Forever is a long time. So is 4EVER. Can any love last that long?
Brian thinks he first noticed it around 1986, not long after someone — Ben? — painted it. At the time, Brian was the art director of The Washington Post Magazine, which was printed in Strasburg, Va. Each week he’d drive out to the plant to check on the printing process.
“I saw that thing every single trip,” he said. “It was really fresh back then.”
Is Ben and Nan’s love still as fresh? Or has it faded like the paint?
“I always thought about them,” Brian said. “Who is this dude who did this? If Ben did it for Nan, is he up on this overpass, bending over, writing upside down? Was a buddy hanging onto his ankles?”

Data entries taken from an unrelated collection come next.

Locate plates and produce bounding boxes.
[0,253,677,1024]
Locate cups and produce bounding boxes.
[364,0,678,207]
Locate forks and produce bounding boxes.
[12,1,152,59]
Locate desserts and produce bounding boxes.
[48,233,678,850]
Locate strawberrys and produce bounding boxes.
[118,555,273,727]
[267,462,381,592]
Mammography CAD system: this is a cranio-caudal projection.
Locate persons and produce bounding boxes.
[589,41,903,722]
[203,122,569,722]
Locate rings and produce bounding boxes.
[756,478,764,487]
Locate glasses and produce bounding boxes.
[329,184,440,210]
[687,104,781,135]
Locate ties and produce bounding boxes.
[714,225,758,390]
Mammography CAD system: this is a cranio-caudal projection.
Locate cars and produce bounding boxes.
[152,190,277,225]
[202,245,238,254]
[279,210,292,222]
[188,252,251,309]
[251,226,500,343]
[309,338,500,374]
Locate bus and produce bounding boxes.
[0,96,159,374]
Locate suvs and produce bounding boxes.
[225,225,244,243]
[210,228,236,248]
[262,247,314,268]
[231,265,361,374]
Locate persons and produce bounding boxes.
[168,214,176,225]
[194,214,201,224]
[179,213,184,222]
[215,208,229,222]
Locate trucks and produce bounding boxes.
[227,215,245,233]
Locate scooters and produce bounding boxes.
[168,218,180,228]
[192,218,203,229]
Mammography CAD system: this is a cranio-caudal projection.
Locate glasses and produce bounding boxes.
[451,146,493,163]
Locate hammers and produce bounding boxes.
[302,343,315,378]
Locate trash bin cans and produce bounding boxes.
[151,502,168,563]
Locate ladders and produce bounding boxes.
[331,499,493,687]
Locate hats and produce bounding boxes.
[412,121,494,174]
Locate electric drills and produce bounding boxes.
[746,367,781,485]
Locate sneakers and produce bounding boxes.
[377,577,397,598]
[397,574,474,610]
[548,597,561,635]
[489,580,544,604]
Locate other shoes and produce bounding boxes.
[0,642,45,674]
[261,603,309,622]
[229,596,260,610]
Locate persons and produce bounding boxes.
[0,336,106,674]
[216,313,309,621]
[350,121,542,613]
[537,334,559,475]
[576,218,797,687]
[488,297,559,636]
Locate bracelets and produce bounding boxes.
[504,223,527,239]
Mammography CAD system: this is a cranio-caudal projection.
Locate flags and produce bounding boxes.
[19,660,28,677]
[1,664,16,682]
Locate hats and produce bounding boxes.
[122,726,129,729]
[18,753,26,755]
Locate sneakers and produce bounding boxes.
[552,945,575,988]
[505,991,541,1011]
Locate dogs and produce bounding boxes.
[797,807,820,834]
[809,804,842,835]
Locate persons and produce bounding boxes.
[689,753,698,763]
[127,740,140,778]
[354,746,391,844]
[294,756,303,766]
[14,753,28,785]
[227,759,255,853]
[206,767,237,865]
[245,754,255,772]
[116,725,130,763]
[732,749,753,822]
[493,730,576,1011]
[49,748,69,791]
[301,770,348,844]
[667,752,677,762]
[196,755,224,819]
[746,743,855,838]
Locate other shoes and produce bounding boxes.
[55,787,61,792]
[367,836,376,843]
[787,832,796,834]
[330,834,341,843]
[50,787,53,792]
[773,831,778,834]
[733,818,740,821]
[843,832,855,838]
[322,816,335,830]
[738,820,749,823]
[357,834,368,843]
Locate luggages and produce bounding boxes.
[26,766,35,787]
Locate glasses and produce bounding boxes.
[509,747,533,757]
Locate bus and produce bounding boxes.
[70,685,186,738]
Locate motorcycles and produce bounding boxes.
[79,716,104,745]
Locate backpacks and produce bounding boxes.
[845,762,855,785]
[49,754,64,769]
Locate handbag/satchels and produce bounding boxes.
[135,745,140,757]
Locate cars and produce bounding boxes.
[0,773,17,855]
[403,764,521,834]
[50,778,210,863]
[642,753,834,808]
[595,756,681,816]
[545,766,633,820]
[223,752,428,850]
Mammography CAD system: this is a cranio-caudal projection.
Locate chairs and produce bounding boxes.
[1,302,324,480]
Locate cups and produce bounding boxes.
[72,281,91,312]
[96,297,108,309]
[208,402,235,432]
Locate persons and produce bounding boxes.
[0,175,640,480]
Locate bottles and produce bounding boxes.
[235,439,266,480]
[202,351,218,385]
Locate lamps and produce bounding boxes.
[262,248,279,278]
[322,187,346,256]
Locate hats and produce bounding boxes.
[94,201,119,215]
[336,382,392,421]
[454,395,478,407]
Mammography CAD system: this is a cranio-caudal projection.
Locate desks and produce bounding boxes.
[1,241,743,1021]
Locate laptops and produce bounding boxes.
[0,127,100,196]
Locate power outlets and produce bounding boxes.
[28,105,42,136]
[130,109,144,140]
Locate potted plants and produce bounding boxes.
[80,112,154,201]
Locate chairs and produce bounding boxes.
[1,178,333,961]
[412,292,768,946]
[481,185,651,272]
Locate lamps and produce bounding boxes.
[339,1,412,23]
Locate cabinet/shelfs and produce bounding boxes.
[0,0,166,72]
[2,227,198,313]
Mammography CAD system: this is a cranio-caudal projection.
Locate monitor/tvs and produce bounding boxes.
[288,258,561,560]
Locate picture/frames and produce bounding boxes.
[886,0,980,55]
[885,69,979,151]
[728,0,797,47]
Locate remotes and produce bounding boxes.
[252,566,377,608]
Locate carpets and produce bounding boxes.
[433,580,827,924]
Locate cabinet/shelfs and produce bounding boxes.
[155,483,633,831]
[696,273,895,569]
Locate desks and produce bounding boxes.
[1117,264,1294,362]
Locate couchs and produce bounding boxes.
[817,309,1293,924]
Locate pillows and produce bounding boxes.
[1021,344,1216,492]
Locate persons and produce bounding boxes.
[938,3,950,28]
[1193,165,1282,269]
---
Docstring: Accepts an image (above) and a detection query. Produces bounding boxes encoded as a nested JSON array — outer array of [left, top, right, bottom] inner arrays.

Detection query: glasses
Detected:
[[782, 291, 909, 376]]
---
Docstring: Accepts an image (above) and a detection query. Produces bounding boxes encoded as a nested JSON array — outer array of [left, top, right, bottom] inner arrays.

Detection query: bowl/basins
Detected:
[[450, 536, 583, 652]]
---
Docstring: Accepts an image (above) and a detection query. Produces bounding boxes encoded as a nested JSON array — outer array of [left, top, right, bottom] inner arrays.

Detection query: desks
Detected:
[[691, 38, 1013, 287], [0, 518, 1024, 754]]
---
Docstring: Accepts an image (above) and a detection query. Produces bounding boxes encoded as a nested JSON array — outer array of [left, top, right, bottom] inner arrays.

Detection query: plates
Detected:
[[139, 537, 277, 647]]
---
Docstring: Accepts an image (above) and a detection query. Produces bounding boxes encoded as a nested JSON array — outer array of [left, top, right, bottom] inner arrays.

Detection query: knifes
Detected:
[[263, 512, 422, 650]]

What Brian really wonders is: Are they still together?
If Ben and Nan were teenagers in the mid-1980s, they’d be in their fifties now. Do they chuckle every time they see “BEN + NAN 4EVER” while driving to visit the grandkids?
“What did Nan think?” Brian mused. “Was she sold? Did that clinch the deal?”
Or was she mortified, more NEVER than 4EVER? Did Ben paint those block letters late one night convinced it was exactly the way to convince Nan of his undying love? But when Nan saw it, did she wince? Was it just more proof that Ben didn’t know her at all?
Is this Jack and Diane from that John Mellencamp song or is it a less melodic, more discordant tune?
A lot of the overpasses on I-66 are being replaced. Though this one has survived so far, Brian sometimes wonders if it will be demolished. Overpasses don’t last forever. Nor does paint. Did Ben and Nan?
“Somebody out there in the Manassas/Prince William County area probably knows who they are,” Brian said.
Do you?
Traffic pattern
Brian no longer drives out along I-66 to check on print jobs, but he does drive on it plenty. He traded an art director’s computer for a pie-maker’s oven. Brian is owner of the Red Truck Bakery, with locations in Warrenton and Marshall, Va. They make very good pies and other tasty baked treats.
Brian and his spouse, Dwight McNeill, live in Arlington, which means Brian is driving back-and-forth on I-66 all the time. Recently he was in Marshall for Red Truck’s company picnic. Before he left for home, he carefully packed hamburgers, hot dogs and side dishes for the couple to enjoy at dinner.
And then I-66 did what I-66 often does: It ground to a halt. CRASH AHEAD, read one of VDOT’s variable signs, ALL LANES CLOSED.
Safely stationary, Brian texted Dwight to say he would be late.
Then Dwight did what he often does: “He always jumps online and tracks the problem,” said Brian. “Sometimes he’ll even say, ‘You should get off on Route 50’ or something.”
Dwight not only communicated the various traffic reports to Brian, he pulled up VDOT’s traffic cameras. And then it dawned on Dwight that he might actually be able to find Brian on one of the live feeds.
“Red car behind you?” Dwight texted.
“No,” Brian responded. “Silver. Next to me is white van with ladder.”
“No shortage of those,” Dwight responded, flicking through the camera feeds.
“I’d keep telling him the mile markers,” Brian said. “He would scroll down and find them.”
And then around Mile Marker 62 — after Brian had passed a portable toilet in the median and was a few lengths behind a tractor-trailer from Target — Dwight spotted a familiar silver Ford Escape on his computer screen. “I saw you!” he texted.
Said Brian: “There’s so much angst normally to getting stuck in traffic, this made it feel like somebody was with me.”
In fact, that whole traffic jam had a festive, communal air to it.
“There was a guy singing opera with his windows down,” Brian said. “All of us locked eyes with each other and were laughing. It truly made it as enjoyable as it could have been.”
Back soon
I’m taking some time off. I should be back in this space on Aug. 1. Until then, stay cool.
This column originally reported that a Red Truck Bakery location was in Manassas, rather than Warrenton. It has been corrected.